L’appui de l’Etat et de la société civile
Les actions menées par ces différents acteurs ont permis une amélioration au niveau de la législation. En effet, certains comportements portant atteinte à l’intégrité physique et morale de la femme ont été érigés en infractions. Des dossiers autrefois considérés par les acteurs de la justice comme relevant du « domaine privé » sont désormais traités.
Les instruments juridiques internationaux de protection de la femme sont de plus en plus connus et appliqués. En outre, une plus grande mobilisation autour du problème de l’excision a entrainé un recul de ces coutumes dans les provinces. La sensibilisation, la formation et l’équipement ont permis à la femme de se valoriser et de participer au processus de développement économique et social. Même si le quota reste faible, il reste tout de même important de saluer la présence des femmes au sein du gouvernement et dans d’autres services décentralisés, à l’Assemblée Nationale et dans les conseils municipaux.

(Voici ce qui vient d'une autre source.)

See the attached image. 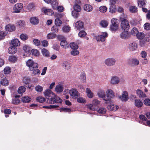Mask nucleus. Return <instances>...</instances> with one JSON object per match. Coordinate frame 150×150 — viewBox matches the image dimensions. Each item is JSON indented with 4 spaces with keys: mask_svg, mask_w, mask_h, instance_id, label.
<instances>
[{
    "mask_svg": "<svg viewBox=\"0 0 150 150\" xmlns=\"http://www.w3.org/2000/svg\"><path fill=\"white\" fill-rule=\"evenodd\" d=\"M62 67L65 69H69L70 68V63L67 61H64L62 64Z\"/></svg>",
    "mask_w": 150,
    "mask_h": 150,
    "instance_id": "obj_23",
    "label": "nucleus"
},
{
    "mask_svg": "<svg viewBox=\"0 0 150 150\" xmlns=\"http://www.w3.org/2000/svg\"><path fill=\"white\" fill-rule=\"evenodd\" d=\"M100 24L102 27L105 28L108 25V22L106 20H103L100 22Z\"/></svg>",
    "mask_w": 150,
    "mask_h": 150,
    "instance_id": "obj_45",
    "label": "nucleus"
},
{
    "mask_svg": "<svg viewBox=\"0 0 150 150\" xmlns=\"http://www.w3.org/2000/svg\"><path fill=\"white\" fill-rule=\"evenodd\" d=\"M62 23L61 20L59 18H57L55 20V24L56 25L58 26H60Z\"/></svg>",
    "mask_w": 150,
    "mask_h": 150,
    "instance_id": "obj_51",
    "label": "nucleus"
},
{
    "mask_svg": "<svg viewBox=\"0 0 150 150\" xmlns=\"http://www.w3.org/2000/svg\"><path fill=\"white\" fill-rule=\"evenodd\" d=\"M100 102L97 99L93 100L92 104H89L87 105L88 108L90 110L95 111L96 110V106L100 103Z\"/></svg>",
    "mask_w": 150,
    "mask_h": 150,
    "instance_id": "obj_8",
    "label": "nucleus"
},
{
    "mask_svg": "<svg viewBox=\"0 0 150 150\" xmlns=\"http://www.w3.org/2000/svg\"><path fill=\"white\" fill-rule=\"evenodd\" d=\"M31 52L32 54L35 56L38 57L40 55L39 51L36 49H33L31 50Z\"/></svg>",
    "mask_w": 150,
    "mask_h": 150,
    "instance_id": "obj_37",
    "label": "nucleus"
},
{
    "mask_svg": "<svg viewBox=\"0 0 150 150\" xmlns=\"http://www.w3.org/2000/svg\"><path fill=\"white\" fill-rule=\"evenodd\" d=\"M35 89L37 92H41L43 91V87L40 85H38L35 86Z\"/></svg>",
    "mask_w": 150,
    "mask_h": 150,
    "instance_id": "obj_56",
    "label": "nucleus"
},
{
    "mask_svg": "<svg viewBox=\"0 0 150 150\" xmlns=\"http://www.w3.org/2000/svg\"><path fill=\"white\" fill-rule=\"evenodd\" d=\"M129 10L132 13H135L137 11V7L134 6H129Z\"/></svg>",
    "mask_w": 150,
    "mask_h": 150,
    "instance_id": "obj_40",
    "label": "nucleus"
},
{
    "mask_svg": "<svg viewBox=\"0 0 150 150\" xmlns=\"http://www.w3.org/2000/svg\"><path fill=\"white\" fill-rule=\"evenodd\" d=\"M17 48L16 47L11 45L8 49V52L9 54H15L17 52Z\"/></svg>",
    "mask_w": 150,
    "mask_h": 150,
    "instance_id": "obj_20",
    "label": "nucleus"
},
{
    "mask_svg": "<svg viewBox=\"0 0 150 150\" xmlns=\"http://www.w3.org/2000/svg\"><path fill=\"white\" fill-rule=\"evenodd\" d=\"M120 37L122 39H126L128 37V31H124L120 34Z\"/></svg>",
    "mask_w": 150,
    "mask_h": 150,
    "instance_id": "obj_34",
    "label": "nucleus"
},
{
    "mask_svg": "<svg viewBox=\"0 0 150 150\" xmlns=\"http://www.w3.org/2000/svg\"><path fill=\"white\" fill-rule=\"evenodd\" d=\"M0 83L1 85L3 86H6L8 85L9 81L6 78H5L0 81Z\"/></svg>",
    "mask_w": 150,
    "mask_h": 150,
    "instance_id": "obj_26",
    "label": "nucleus"
},
{
    "mask_svg": "<svg viewBox=\"0 0 150 150\" xmlns=\"http://www.w3.org/2000/svg\"><path fill=\"white\" fill-rule=\"evenodd\" d=\"M106 93L107 97L104 99V100L106 101H110L111 98H113L115 96L114 93L111 89H107Z\"/></svg>",
    "mask_w": 150,
    "mask_h": 150,
    "instance_id": "obj_7",
    "label": "nucleus"
},
{
    "mask_svg": "<svg viewBox=\"0 0 150 150\" xmlns=\"http://www.w3.org/2000/svg\"><path fill=\"white\" fill-rule=\"evenodd\" d=\"M138 6L140 7H144L146 6V2L144 0H138L137 1Z\"/></svg>",
    "mask_w": 150,
    "mask_h": 150,
    "instance_id": "obj_27",
    "label": "nucleus"
},
{
    "mask_svg": "<svg viewBox=\"0 0 150 150\" xmlns=\"http://www.w3.org/2000/svg\"><path fill=\"white\" fill-rule=\"evenodd\" d=\"M116 60L113 58H108L105 61V64L108 66H111L115 65Z\"/></svg>",
    "mask_w": 150,
    "mask_h": 150,
    "instance_id": "obj_10",
    "label": "nucleus"
},
{
    "mask_svg": "<svg viewBox=\"0 0 150 150\" xmlns=\"http://www.w3.org/2000/svg\"><path fill=\"white\" fill-rule=\"evenodd\" d=\"M83 8L84 10L87 12L91 11L93 9V7L92 6L88 4L85 5L84 6Z\"/></svg>",
    "mask_w": 150,
    "mask_h": 150,
    "instance_id": "obj_24",
    "label": "nucleus"
},
{
    "mask_svg": "<svg viewBox=\"0 0 150 150\" xmlns=\"http://www.w3.org/2000/svg\"><path fill=\"white\" fill-rule=\"evenodd\" d=\"M11 72V68L9 67H6L4 69V72L5 74H8Z\"/></svg>",
    "mask_w": 150,
    "mask_h": 150,
    "instance_id": "obj_52",
    "label": "nucleus"
},
{
    "mask_svg": "<svg viewBox=\"0 0 150 150\" xmlns=\"http://www.w3.org/2000/svg\"><path fill=\"white\" fill-rule=\"evenodd\" d=\"M47 99V102L50 104H54L55 103H61L62 102V100L59 97L54 94L50 98Z\"/></svg>",
    "mask_w": 150,
    "mask_h": 150,
    "instance_id": "obj_2",
    "label": "nucleus"
},
{
    "mask_svg": "<svg viewBox=\"0 0 150 150\" xmlns=\"http://www.w3.org/2000/svg\"><path fill=\"white\" fill-rule=\"evenodd\" d=\"M135 105L138 108L141 107L143 105V103L142 101L139 99H136L135 100Z\"/></svg>",
    "mask_w": 150,
    "mask_h": 150,
    "instance_id": "obj_29",
    "label": "nucleus"
},
{
    "mask_svg": "<svg viewBox=\"0 0 150 150\" xmlns=\"http://www.w3.org/2000/svg\"><path fill=\"white\" fill-rule=\"evenodd\" d=\"M79 12L77 11H73L72 12V16L75 18H77L79 16Z\"/></svg>",
    "mask_w": 150,
    "mask_h": 150,
    "instance_id": "obj_59",
    "label": "nucleus"
},
{
    "mask_svg": "<svg viewBox=\"0 0 150 150\" xmlns=\"http://www.w3.org/2000/svg\"><path fill=\"white\" fill-rule=\"evenodd\" d=\"M51 5L52 8L54 9H55L57 8L58 4L57 1L54 0L52 2Z\"/></svg>",
    "mask_w": 150,
    "mask_h": 150,
    "instance_id": "obj_39",
    "label": "nucleus"
},
{
    "mask_svg": "<svg viewBox=\"0 0 150 150\" xmlns=\"http://www.w3.org/2000/svg\"><path fill=\"white\" fill-rule=\"evenodd\" d=\"M77 102L81 103H84L86 101L85 98L82 97L77 98Z\"/></svg>",
    "mask_w": 150,
    "mask_h": 150,
    "instance_id": "obj_53",
    "label": "nucleus"
},
{
    "mask_svg": "<svg viewBox=\"0 0 150 150\" xmlns=\"http://www.w3.org/2000/svg\"><path fill=\"white\" fill-rule=\"evenodd\" d=\"M74 11L79 12L81 10V8L80 6L78 4H74L73 6Z\"/></svg>",
    "mask_w": 150,
    "mask_h": 150,
    "instance_id": "obj_38",
    "label": "nucleus"
},
{
    "mask_svg": "<svg viewBox=\"0 0 150 150\" xmlns=\"http://www.w3.org/2000/svg\"><path fill=\"white\" fill-rule=\"evenodd\" d=\"M8 60L10 62H14L17 61V58L15 56H11L9 57Z\"/></svg>",
    "mask_w": 150,
    "mask_h": 150,
    "instance_id": "obj_57",
    "label": "nucleus"
},
{
    "mask_svg": "<svg viewBox=\"0 0 150 150\" xmlns=\"http://www.w3.org/2000/svg\"><path fill=\"white\" fill-rule=\"evenodd\" d=\"M30 22L33 25H36L39 23L38 19L36 17H32L30 19Z\"/></svg>",
    "mask_w": 150,
    "mask_h": 150,
    "instance_id": "obj_31",
    "label": "nucleus"
},
{
    "mask_svg": "<svg viewBox=\"0 0 150 150\" xmlns=\"http://www.w3.org/2000/svg\"><path fill=\"white\" fill-rule=\"evenodd\" d=\"M137 38L141 40L139 44L142 47L143 46L146 41H147V37H145L144 33L142 32H139L136 35Z\"/></svg>",
    "mask_w": 150,
    "mask_h": 150,
    "instance_id": "obj_3",
    "label": "nucleus"
},
{
    "mask_svg": "<svg viewBox=\"0 0 150 150\" xmlns=\"http://www.w3.org/2000/svg\"><path fill=\"white\" fill-rule=\"evenodd\" d=\"M125 18V17L124 18L122 16L120 17L121 27L124 31H128L129 29L130 25L128 21Z\"/></svg>",
    "mask_w": 150,
    "mask_h": 150,
    "instance_id": "obj_1",
    "label": "nucleus"
},
{
    "mask_svg": "<svg viewBox=\"0 0 150 150\" xmlns=\"http://www.w3.org/2000/svg\"><path fill=\"white\" fill-rule=\"evenodd\" d=\"M23 49L26 53L28 54L30 52L31 48L29 46L25 45L23 46Z\"/></svg>",
    "mask_w": 150,
    "mask_h": 150,
    "instance_id": "obj_43",
    "label": "nucleus"
},
{
    "mask_svg": "<svg viewBox=\"0 0 150 150\" xmlns=\"http://www.w3.org/2000/svg\"><path fill=\"white\" fill-rule=\"evenodd\" d=\"M69 93L74 98H76L80 96V93L75 88H72L69 90Z\"/></svg>",
    "mask_w": 150,
    "mask_h": 150,
    "instance_id": "obj_9",
    "label": "nucleus"
},
{
    "mask_svg": "<svg viewBox=\"0 0 150 150\" xmlns=\"http://www.w3.org/2000/svg\"><path fill=\"white\" fill-rule=\"evenodd\" d=\"M26 65L29 67L30 71L33 70L34 69L38 68V64L31 59H28L26 62Z\"/></svg>",
    "mask_w": 150,
    "mask_h": 150,
    "instance_id": "obj_5",
    "label": "nucleus"
},
{
    "mask_svg": "<svg viewBox=\"0 0 150 150\" xmlns=\"http://www.w3.org/2000/svg\"><path fill=\"white\" fill-rule=\"evenodd\" d=\"M118 107L115 105L111 104L108 106V108L110 110L115 111L118 108Z\"/></svg>",
    "mask_w": 150,
    "mask_h": 150,
    "instance_id": "obj_32",
    "label": "nucleus"
},
{
    "mask_svg": "<svg viewBox=\"0 0 150 150\" xmlns=\"http://www.w3.org/2000/svg\"><path fill=\"white\" fill-rule=\"evenodd\" d=\"M6 31L9 32H12L15 29V27L14 25L11 24H8L5 27Z\"/></svg>",
    "mask_w": 150,
    "mask_h": 150,
    "instance_id": "obj_16",
    "label": "nucleus"
},
{
    "mask_svg": "<svg viewBox=\"0 0 150 150\" xmlns=\"http://www.w3.org/2000/svg\"><path fill=\"white\" fill-rule=\"evenodd\" d=\"M35 6L32 3L29 4L26 7V9L29 11H33L34 10Z\"/></svg>",
    "mask_w": 150,
    "mask_h": 150,
    "instance_id": "obj_28",
    "label": "nucleus"
},
{
    "mask_svg": "<svg viewBox=\"0 0 150 150\" xmlns=\"http://www.w3.org/2000/svg\"><path fill=\"white\" fill-rule=\"evenodd\" d=\"M144 28L146 30H150V24L148 23H145L144 25Z\"/></svg>",
    "mask_w": 150,
    "mask_h": 150,
    "instance_id": "obj_64",
    "label": "nucleus"
},
{
    "mask_svg": "<svg viewBox=\"0 0 150 150\" xmlns=\"http://www.w3.org/2000/svg\"><path fill=\"white\" fill-rule=\"evenodd\" d=\"M108 36V34L107 32H103L98 35L95 36L94 38L98 42H104Z\"/></svg>",
    "mask_w": 150,
    "mask_h": 150,
    "instance_id": "obj_4",
    "label": "nucleus"
},
{
    "mask_svg": "<svg viewBox=\"0 0 150 150\" xmlns=\"http://www.w3.org/2000/svg\"><path fill=\"white\" fill-rule=\"evenodd\" d=\"M120 81L119 78L117 76H112L111 79L110 83L113 85L118 84Z\"/></svg>",
    "mask_w": 150,
    "mask_h": 150,
    "instance_id": "obj_13",
    "label": "nucleus"
},
{
    "mask_svg": "<svg viewBox=\"0 0 150 150\" xmlns=\"http://www.w3.org/2000/svg\"><path fill=\"white\" fill-rule=\"evenodd\" d=\"M98 112L100 114H105L106 112V109L103 108H100L98 110Z\"/></svg>",
    "mask_w": 150,
    "mask_h": 150,
    "instance_id": "obj_61",
    "label": "nucleus"
},
{
    "mask_svg": "<svg viewBox=\"0 0 150 150\" xmlns=\"http://www.w3.org/2000/svg\"><path fill=\"white\" fill-rule=\"evenodd\" d=\"M58 26L57 25H54L51 28V31L54 33H57L58 31Z\"/></svg>",
    "mask_w": 150,
    "mask_h": 150,
    "instance_id": "obj_60",
    "label": "nucleus"
},
{
    "mask_svg": "<svg viewBox=\"0 0 150 150\" xmlns=\"http://www.w3.org/2000/svg\"><path fill=\"white\" fill-rule=\"evenodd\" d=\"M21 100L23 103H27L30 101L31 98L27 96H25L22 98Z\"/></svg>",
    "mask_w": 150,
    "mask_h": 150,
    "instance_id": "obj_42",
    "label": "nucleus"
},
{
    "mask_svg": "<svg viewBox=\"0 0 150 150\" xmlns=\"http://www.w3.org/2000/svg\"><path fill=\"white\" fill-rule=\"evenodd\" d=\"M97 95L99 97L103 98V100L104 98H106L105 92L103 90H99L98 92Z\"/></svg>",
    "mask_w": 150,
    "mask_h": 150,
    "instance_id": "obj_18",
    "label": "nucleus"
},
{
    "mask_svg": "<svg viewBox=\"0 0 150 150\" xmlns=\"http://www.w3.org/2000/svg\"><path fill=\"white\" fill-rule=\"evenodd\" d=\"M131 65L133 66H137L139 64V60L136 58H133L131 60Z\"/></svg>",
    "mask_w": 150,
    "mask_h": 150,
    "instance_id": "obj_35",
    "label": "nucleus"
},
{
    "mask_svg": "<svg viewBox=\"0 0 150 150\" xmlns=\"http://www.w3.org/2000/svg\"><path fill=\"white\" fill-rule=\"evenodd\" d=\"M86 92L88 97L90 98H92L93 96V94L91 91L90 89L88 88H87L86 89Z\"/></svg>",
    "mask_w": 150,
    "mask_h": 150,
    "instance_id": "obj_30",
    "label": "nucleus"
},
{
    "mask_svg": "<svg viewBox=\"0 0 150 150\" xmlns=\"http://www.w3.org/2000/svg\"><path fill=\"white\" fill-rule=\"evenodd\" d=\"M119 98L123 101H127L129 99L127 92L125 91H124L122 94V96H120Z\"/></svg>",
    "mask_w": 150,
    "mask_h": 150,
    "instance_id": "obj_12",
    "label": "nucleus"
},
{
    "mask_svg": "<svg viewBox=\"0 0 150 150\" xmlns=\"http://www.w3.org/2000/svg\"><path fill=\"white\" fill-rule=\"evenodd\" d=\"M117 19L113 18L111 20V24L110 26V29L112 31H115L118 29L119 27V23Z\"/></svg>",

Mais beaucoup reste à faire
Malgré tous ces efforts, le domaine de l’éducation de la jeune fille et celui de la santé de la reproduction surtout en milieu rural, la participation aux sphères de décision, sont des chantiers qui demandent encore plus d’actions. Les discriminations dans la loi existent toujours, en l’occurrence, le dernier mot qui revient au mari en cas de désaccord entre les époux sur le lieu de résidence de la famille (article 294 du CPF). Les mariages précoces et forcés sont toujours pratiqués malgré leur interdiction expresse, le retrait de l’autorité parentale à la veuve et la violation de ses droits successoraux par les parents du mari défunt, les violences à l’égard de la femme occasionnées par les coutumes et traditions discriminatoires qui prônent la soumission de la femme à l’autorité maritale et l’excision sont toujours d’actualité dans la société burkinabé. L’accès à la justice par les femmes burkinabé pour faire valoir leurs droits est encore faible à cause d’un manque d’information, de certaines pressions sociales et du coût des procédures judiciaires.
Tout cela montre qu’il reste encore beaucoup à faire en droit de la femme. Cependant, vue la mobilisation et la prise de conscience des femmes, les différentes rencontres qu’elles organisent pour faire le point et rechercher des solutions dans le sens de l’amélioration de leurs conditions, les actions menées par le gouvernement, les associations et les ONG éprises de la situation de la femme, nous pouvons espérer que dans un futur proche, la majorité des problèmes de la gente féminine trouvera des solutions adéquates.